Le scorse ore sono state caratterizzate da una polemica che, come noto, ha visto l’Ambasciata ucraina presso la Santa Sede contestare la decisione vaticana di far portare insieme la croce a una donna ucraina e una russa alla Via Crucis del Venerdì Santo al Colosseo, presieduta dal Papa. Il disappunto su tale scelta è stato espresso dall’ambasciatore Andrii Yurash. «L’Ambasciata ucraina presso la Santa Sede», ha scritto su Twitter il diplomatico, «capisce e condivide la preoccupazione generale in Ucraina e in molte altre comunità sull’idea di mettere insieme le donne ucraine e russe nel portare la Croce durante la Via Crucis di venerdì al Colosseo».
A seguire, sempre Yurash ha fatto sapere di voler lavorare «sulla questione cercando di spiegare le difficoltà della sua realizzazione e le possibili conseguenze». Da parte della Santa Sede però non si sono registrati dietrofront, anzi. Padre Antonio Spadaro, direttore della Civiltà Cattolica e personalità notoriamente vicinissima al pontefice argentino, ha prontamente replicato ricordando che «Francesco è un pastore non un politico. Agisce secondo lo spirito evangelico, che è di riconciliazione anche contro ogni speranza visibile durante questa guerra di aggressione definita da lui “sacrilega”. Per questo ha pure consacrato insieme Ucraina e Russia».
Il gesuita, facendosi interprete delle intenzioni pontificie, ha altresì segnalato che «le due donne, Albina e Irina, nel venerdì santo porteranno la Croce» ma «non diranno una parola. Neanche una richiesta di perdono o cose del genere. Niente». Ora, se le cose stanno in questi termini – e considerando che queste due donne non rappresenteranno di per sé alcun governo bensì i loro popoli, per citare ancora padre Spadaro, «scandalosamente insieme» -, viene davvero da chiedersi quale «preoccupazione generale» possa alimentare una Via crucis così organizzata. Anche perché tutto ciò alimenta un dubbio: se ucraini e russi non possono dirsi uniti ai piedi della croce di Cristo, quando e dove potranno mai esserlo?
La sensazione è che certi ambienti politici – anche ucraini, a questo punto – abbiano colto la palla al balzo per esprimere il loro dissenso non tanto verso il Venerdì Santo al Colosseo, bensì verso la linea del Santo Padre.
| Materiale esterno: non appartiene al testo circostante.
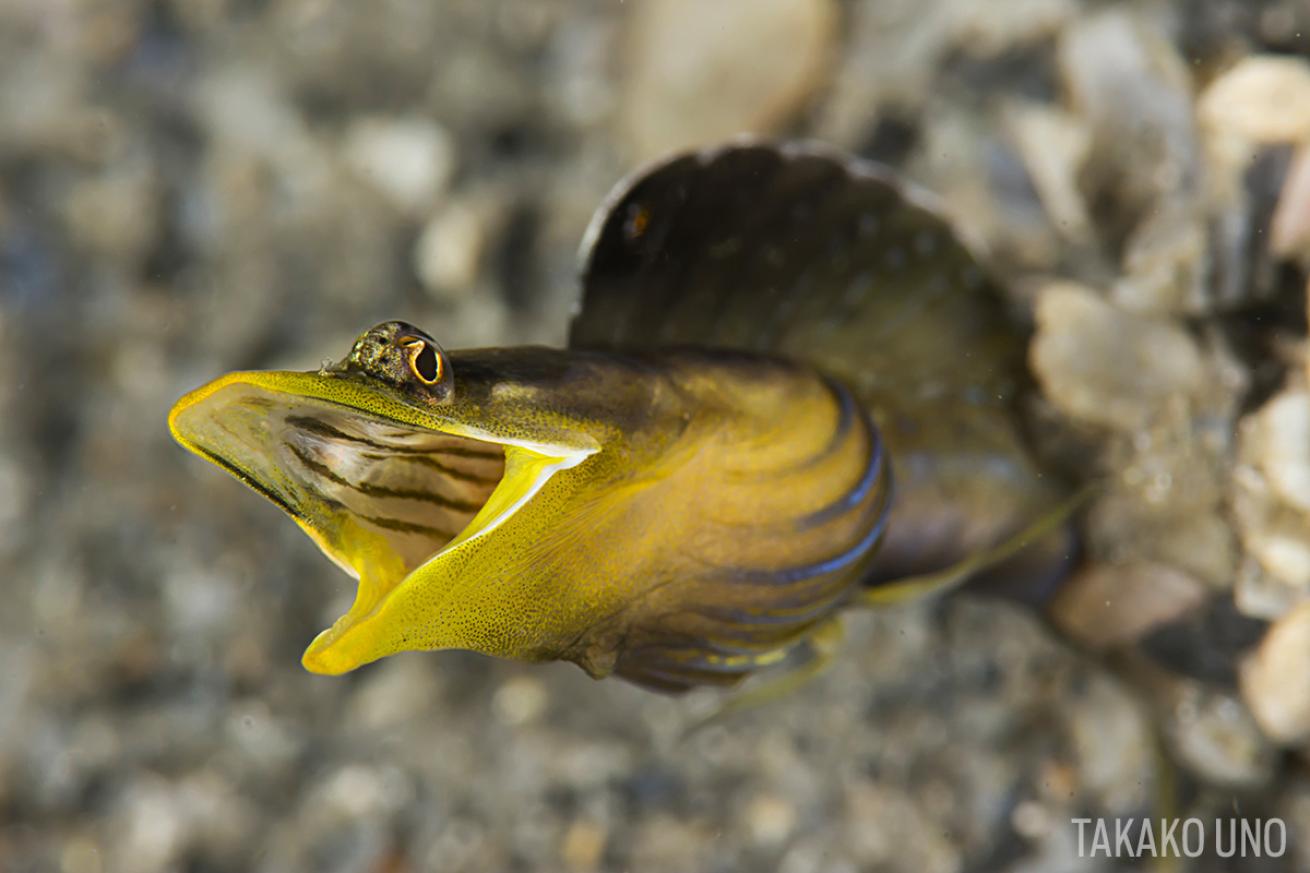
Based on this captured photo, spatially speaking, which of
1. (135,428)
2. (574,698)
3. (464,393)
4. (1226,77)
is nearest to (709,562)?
(464,393)

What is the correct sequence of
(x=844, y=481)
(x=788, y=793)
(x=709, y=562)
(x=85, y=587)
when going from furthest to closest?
(x=85, y=587)
(x=788, y=793)
(x=844, y=481)
(x=709, y=562)

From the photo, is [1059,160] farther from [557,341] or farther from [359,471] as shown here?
[359,471]

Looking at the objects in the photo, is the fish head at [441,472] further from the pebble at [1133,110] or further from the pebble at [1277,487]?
the pebble at [1133,110]

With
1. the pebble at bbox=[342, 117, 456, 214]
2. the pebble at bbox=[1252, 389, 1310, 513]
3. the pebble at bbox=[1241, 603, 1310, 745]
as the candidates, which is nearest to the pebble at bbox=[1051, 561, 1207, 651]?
the pebble at bbox=[1241, 603, 1310, 745]

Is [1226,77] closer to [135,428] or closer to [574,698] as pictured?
[574,698]

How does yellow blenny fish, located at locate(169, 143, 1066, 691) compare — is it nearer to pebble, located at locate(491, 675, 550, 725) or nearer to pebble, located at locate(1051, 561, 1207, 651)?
pebble, located at locate(1051, 561, 1207, 651)

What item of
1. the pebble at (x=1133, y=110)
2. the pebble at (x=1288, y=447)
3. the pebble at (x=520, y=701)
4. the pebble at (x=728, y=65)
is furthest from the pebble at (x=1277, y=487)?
Result: the pebble at (x=520, y=701)

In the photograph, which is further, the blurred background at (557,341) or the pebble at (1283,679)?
the blurred background at (557,341)
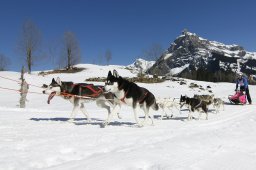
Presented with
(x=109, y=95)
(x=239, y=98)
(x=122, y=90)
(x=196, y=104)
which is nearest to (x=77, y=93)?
(x=109, y=95)

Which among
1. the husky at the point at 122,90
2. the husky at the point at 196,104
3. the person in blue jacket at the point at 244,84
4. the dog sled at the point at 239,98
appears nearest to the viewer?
the husky at the point at 122,90

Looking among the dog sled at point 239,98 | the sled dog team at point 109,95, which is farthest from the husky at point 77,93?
the dog sled at point 239,98

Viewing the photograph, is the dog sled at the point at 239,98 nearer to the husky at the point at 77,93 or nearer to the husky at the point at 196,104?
the husky at the point at 196,104

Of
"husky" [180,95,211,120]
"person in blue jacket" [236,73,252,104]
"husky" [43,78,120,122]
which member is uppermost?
"person in blue jacket" [236,73,252,104]

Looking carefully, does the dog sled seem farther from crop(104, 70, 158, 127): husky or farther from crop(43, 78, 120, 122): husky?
crop(104, 70, 158, 127): husky

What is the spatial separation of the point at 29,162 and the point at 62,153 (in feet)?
2.51

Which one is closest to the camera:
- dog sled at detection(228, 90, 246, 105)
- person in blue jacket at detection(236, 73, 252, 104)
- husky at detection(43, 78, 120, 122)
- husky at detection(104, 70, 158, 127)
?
husky at detection(104, 70, 158, 127)

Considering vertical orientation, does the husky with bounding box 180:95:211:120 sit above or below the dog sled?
below

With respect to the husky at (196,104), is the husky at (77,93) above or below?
above

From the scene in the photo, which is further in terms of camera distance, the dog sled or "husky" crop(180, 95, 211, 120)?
the dog sled

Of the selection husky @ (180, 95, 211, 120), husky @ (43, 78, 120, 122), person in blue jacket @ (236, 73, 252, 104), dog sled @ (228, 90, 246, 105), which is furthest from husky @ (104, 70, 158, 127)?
person in blue jacket @ (236, 73, 252, 104)

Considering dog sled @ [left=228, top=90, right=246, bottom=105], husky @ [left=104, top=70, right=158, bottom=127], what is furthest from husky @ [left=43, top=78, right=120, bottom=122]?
dog sled @ [left=228, top=90, right=246, bottom=105]

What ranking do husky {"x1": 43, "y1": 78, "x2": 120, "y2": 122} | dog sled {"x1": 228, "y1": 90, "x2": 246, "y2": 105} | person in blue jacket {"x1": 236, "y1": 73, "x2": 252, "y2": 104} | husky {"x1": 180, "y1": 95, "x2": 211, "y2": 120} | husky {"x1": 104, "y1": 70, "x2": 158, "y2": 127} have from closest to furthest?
1. husky {"x1": 104, "y1": 70, "x2": 158, "y2": 127}
2. husky {"x1": 43, "y1": 78, "x2": 120, "y2": 122}
3. husky {"x1": 180, "y1": 95, "x2": 211, "y2": 120}
4. dog sled {"x1": 228, "y1": 90, "x2": 246, "y2": 105}
5. person in blue jacket {"x1": 236, "y1": 73, "x2": 252, "y2": 104}

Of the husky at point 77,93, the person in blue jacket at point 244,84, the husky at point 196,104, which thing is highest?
the person in blue jacket at point 244,84
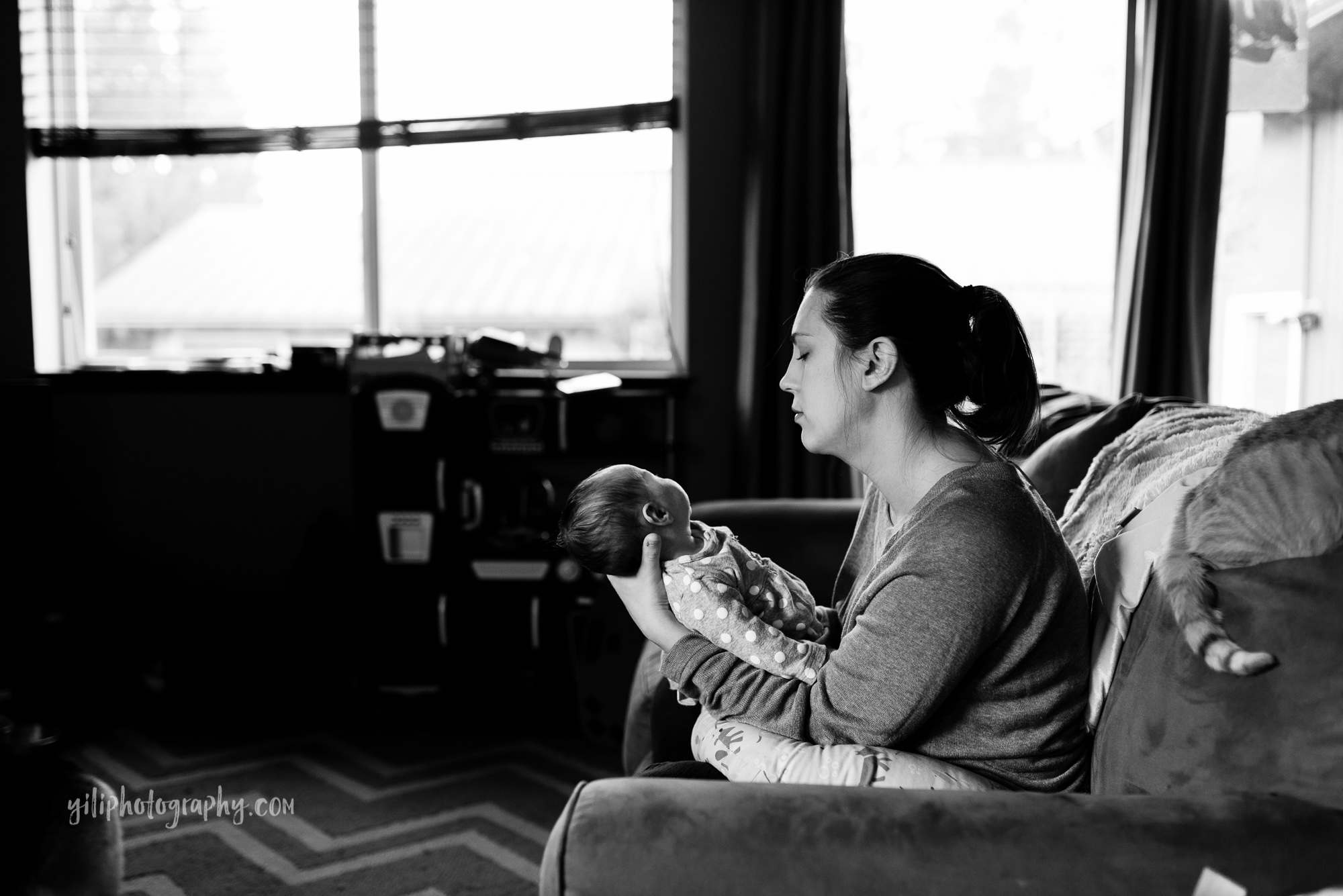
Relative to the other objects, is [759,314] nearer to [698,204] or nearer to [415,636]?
[698,204]

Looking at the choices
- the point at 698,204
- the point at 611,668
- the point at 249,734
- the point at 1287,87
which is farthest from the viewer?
the point at 698,204

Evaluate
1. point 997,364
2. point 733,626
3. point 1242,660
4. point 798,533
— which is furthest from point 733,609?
point 798,533

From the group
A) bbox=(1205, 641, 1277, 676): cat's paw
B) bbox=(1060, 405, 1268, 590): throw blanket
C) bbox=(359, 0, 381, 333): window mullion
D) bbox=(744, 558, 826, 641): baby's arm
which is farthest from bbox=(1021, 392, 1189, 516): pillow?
bbox=(359, 0, 381, 333): window mullion

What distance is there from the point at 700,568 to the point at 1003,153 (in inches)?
99.6

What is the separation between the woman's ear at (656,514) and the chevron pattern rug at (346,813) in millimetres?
913

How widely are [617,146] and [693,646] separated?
2.63 m

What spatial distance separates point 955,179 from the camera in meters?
3.35

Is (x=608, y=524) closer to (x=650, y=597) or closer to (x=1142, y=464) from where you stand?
(x=650, y=597)

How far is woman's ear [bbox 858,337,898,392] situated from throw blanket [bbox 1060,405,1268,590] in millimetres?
378

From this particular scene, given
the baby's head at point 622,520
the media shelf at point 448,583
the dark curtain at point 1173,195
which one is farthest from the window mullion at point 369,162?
the dark curtain at point 1173,195

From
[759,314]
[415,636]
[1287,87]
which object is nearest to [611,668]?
[415,636]

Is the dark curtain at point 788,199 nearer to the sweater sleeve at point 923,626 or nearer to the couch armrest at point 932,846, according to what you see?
Answer: the sweater sleeve at point 923,626

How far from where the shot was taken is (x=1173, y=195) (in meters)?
2.89

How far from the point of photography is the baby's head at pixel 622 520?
1388 millimetres
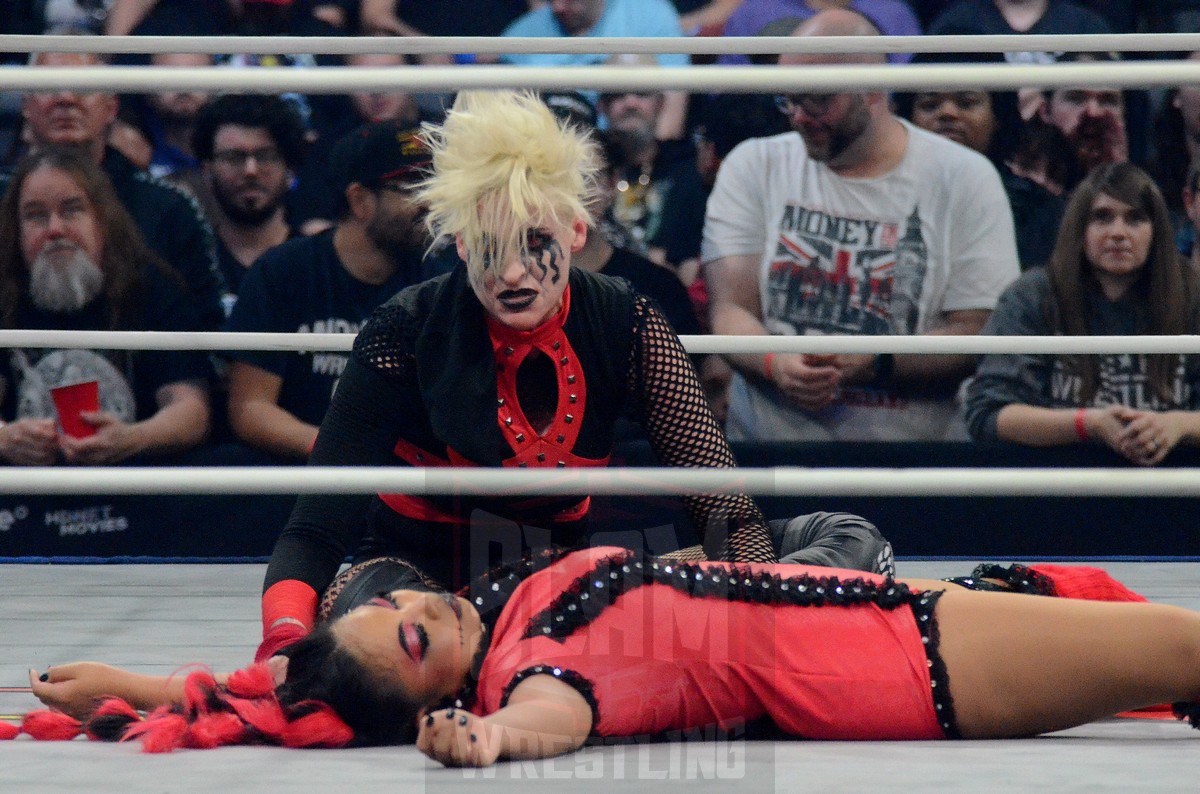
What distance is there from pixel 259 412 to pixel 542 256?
1258 mm

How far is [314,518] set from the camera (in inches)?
58.4

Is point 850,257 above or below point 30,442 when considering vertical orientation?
above

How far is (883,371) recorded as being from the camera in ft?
8.25

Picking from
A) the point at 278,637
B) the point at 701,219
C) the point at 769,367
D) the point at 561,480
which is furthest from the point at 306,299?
the point at 561,480

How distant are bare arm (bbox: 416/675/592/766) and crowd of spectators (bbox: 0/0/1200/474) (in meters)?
1.40

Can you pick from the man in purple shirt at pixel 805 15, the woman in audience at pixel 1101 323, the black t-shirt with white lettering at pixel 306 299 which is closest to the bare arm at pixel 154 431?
the black t-shirt with white lettering at pixel 306 299

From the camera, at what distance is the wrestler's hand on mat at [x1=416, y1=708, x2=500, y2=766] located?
106 centimetres

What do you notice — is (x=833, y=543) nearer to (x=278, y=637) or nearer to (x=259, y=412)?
(x=278, y=637)

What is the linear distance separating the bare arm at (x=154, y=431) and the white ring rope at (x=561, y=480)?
1385mm

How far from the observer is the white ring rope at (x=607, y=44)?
1396 millimetres

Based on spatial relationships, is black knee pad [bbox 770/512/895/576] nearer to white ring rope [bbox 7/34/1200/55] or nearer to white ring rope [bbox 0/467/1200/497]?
white ring rope [bbox 0/467/1200/497]

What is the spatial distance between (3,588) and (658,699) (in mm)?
1317

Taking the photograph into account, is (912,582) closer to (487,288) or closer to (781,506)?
(487,288)

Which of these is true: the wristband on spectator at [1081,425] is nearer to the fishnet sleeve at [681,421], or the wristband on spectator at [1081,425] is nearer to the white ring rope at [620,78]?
the fishnet sleeve at [681,421]
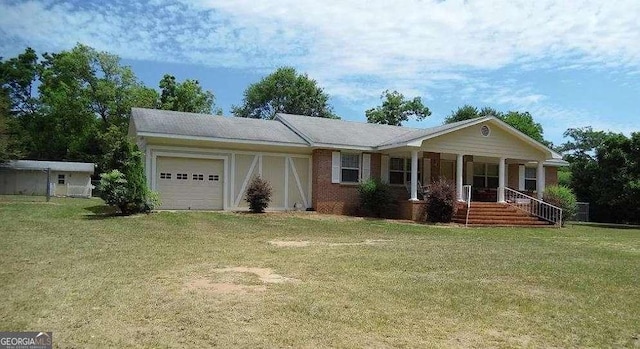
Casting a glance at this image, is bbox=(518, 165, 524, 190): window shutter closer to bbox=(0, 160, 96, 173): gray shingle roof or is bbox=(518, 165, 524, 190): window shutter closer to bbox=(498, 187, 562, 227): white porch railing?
bbox=(498, 187, 562, 227): white porch railing

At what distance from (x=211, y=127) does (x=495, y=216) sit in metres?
12.3

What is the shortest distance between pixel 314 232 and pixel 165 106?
105ft

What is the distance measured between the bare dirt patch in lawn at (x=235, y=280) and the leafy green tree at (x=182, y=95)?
1486 inches

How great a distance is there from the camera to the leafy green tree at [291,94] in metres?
51.9

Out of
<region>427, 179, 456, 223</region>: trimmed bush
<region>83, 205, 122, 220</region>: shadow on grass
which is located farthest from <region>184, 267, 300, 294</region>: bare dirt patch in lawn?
<region>427, 179, 456, 223</region>: trimmed bush

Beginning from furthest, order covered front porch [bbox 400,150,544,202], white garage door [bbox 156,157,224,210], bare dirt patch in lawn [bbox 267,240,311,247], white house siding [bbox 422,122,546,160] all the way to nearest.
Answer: covered front porch [bbox 400,150,544,202] → white house siding [bbox 422,122,546,160] → white garage door [bbox 156,157,224,210] → bare dirt patch in lawn [bbox 267,240,311,247]

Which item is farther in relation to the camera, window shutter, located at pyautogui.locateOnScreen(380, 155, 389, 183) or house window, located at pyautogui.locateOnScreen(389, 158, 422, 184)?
house window, located at pyautogui.locateOnScreen(389, 158, 422, 184)

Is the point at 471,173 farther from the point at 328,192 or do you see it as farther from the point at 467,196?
the point at 328,192

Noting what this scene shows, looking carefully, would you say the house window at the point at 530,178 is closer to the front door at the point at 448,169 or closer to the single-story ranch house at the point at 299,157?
the single-story ranch house at the point at 299,157

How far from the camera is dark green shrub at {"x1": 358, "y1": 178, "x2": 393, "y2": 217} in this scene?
2131 centimetres

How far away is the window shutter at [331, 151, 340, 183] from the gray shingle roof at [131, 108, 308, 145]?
1.49 metres

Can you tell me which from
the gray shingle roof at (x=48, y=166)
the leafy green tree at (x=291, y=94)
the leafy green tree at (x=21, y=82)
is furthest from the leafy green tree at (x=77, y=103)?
the leafy green tree at (x=291, y=94)

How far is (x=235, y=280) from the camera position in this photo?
23.9ft

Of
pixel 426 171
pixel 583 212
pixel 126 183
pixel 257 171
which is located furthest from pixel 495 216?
pixel 126 183
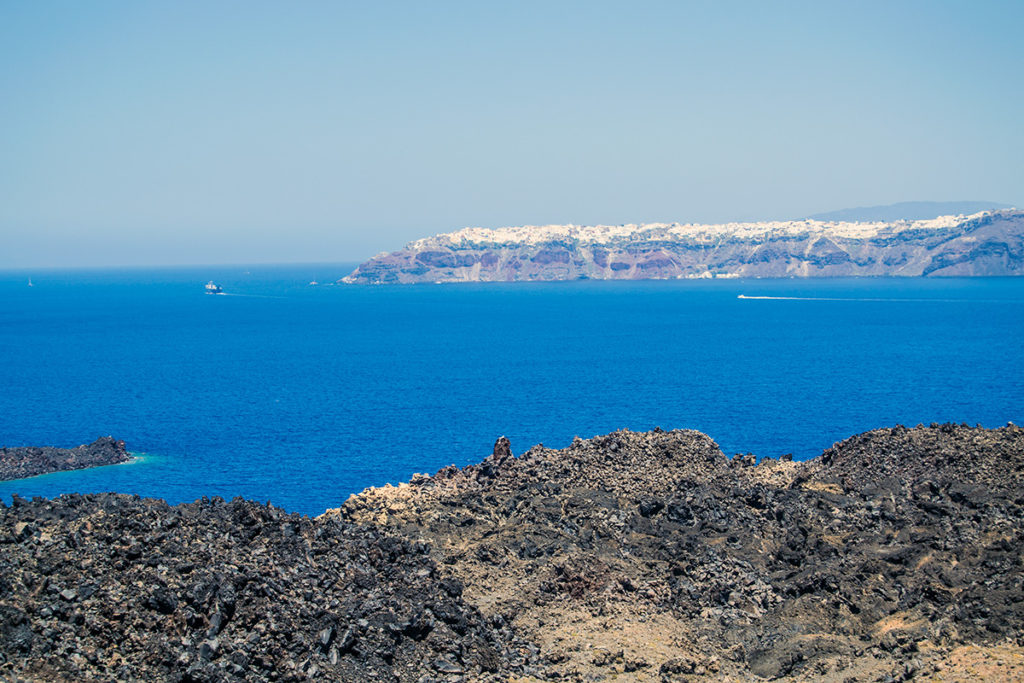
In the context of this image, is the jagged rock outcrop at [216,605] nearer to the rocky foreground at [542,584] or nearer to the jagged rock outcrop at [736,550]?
the rocky foreground at [542,584]

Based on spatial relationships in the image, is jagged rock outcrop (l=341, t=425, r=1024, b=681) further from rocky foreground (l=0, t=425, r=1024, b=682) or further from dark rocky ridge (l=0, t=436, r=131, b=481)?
dark rocky ridge (l=0, t=436, r=131, b=481)

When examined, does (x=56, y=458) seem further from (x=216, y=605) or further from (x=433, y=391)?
(x=216, y=605)

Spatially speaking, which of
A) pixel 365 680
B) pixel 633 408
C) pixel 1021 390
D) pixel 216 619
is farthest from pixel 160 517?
pixel 1021 390

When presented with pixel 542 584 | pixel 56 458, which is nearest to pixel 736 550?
pixel 542 584

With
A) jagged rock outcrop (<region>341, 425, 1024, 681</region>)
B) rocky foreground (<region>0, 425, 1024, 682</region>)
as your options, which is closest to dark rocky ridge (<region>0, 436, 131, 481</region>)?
jagged rock outcrop (<region>341, 425, 1024, 681</region>)

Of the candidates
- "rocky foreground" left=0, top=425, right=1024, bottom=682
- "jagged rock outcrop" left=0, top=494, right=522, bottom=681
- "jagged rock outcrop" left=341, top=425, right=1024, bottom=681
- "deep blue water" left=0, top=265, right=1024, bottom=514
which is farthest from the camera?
"deep blue water" left=0, top=265, right=1024, bottom=514

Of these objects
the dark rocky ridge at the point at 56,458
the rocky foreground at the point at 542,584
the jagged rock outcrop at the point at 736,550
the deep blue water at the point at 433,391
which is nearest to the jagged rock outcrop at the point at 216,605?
the rocky foreground at the point at 542,584

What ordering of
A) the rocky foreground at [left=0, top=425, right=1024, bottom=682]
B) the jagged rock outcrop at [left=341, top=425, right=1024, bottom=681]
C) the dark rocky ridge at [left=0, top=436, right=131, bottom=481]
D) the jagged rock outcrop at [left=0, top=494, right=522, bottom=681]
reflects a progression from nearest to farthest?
the jagged rock outcrop at [left=0, top=494, right=522, bottom=681] → the rocky foreground at [left=0, top=425, right=1024, bottom=682] → the jagged rock outcrop at [left=341, top=425, right=1024, bottom=681] → the dark rocky ridge at [left=0, top=436, right=131, bottom=481]

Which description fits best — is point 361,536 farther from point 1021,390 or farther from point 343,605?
point 1021,390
Che dall’inizio del conflitto è stata chiarissima nel condannare tutto ciò che vi gravita attorno, dai massacri agli attacchi a civili, dalla corsa al riarmo alla sottovalutazione del potenziale dei negoziati. Una “terza via”, quella seguita dalla Chiesa, che evidentemente scontenta non solo certi funzionari di Kiev ma anche le grandi potenze occidentali le quali, pur manifestando quotidiana vicinanza al presidente Zelensky una “terza via” l’hanno comunque presa, disattendendo varie istanze di costui, a partire dalla no fly zone, pur richiesta in modo quasi ossessivo.
Solo, la “terza via” delle cancellerie internazionali non è evidentemente la stessa della Santa Sede, come mostrano per esempio le divergenze di vedute sul tema del riarmo. Una opzione che il papa ha sempre condannato non per compiacere qualcuno, tanto meno Mosca, ma solo perché è consapevole che in questo modo il conflitto non solo durerà più a lungo, ma il numero delle vittime – ovviamente anche civili – continuerà a crescere. Eppure quest’ultimo aspetto non sembra esser ben soppesato da tanti che lo ritengono, pur non potendolo dire apertamente, un sacrificio necessario. Peccato che nella storia ci siano stati dei precedenti di leader che consideravano qualche «migliaio di morti» inevitabili «per sedere al tavolo della pace»; e finì malissimo.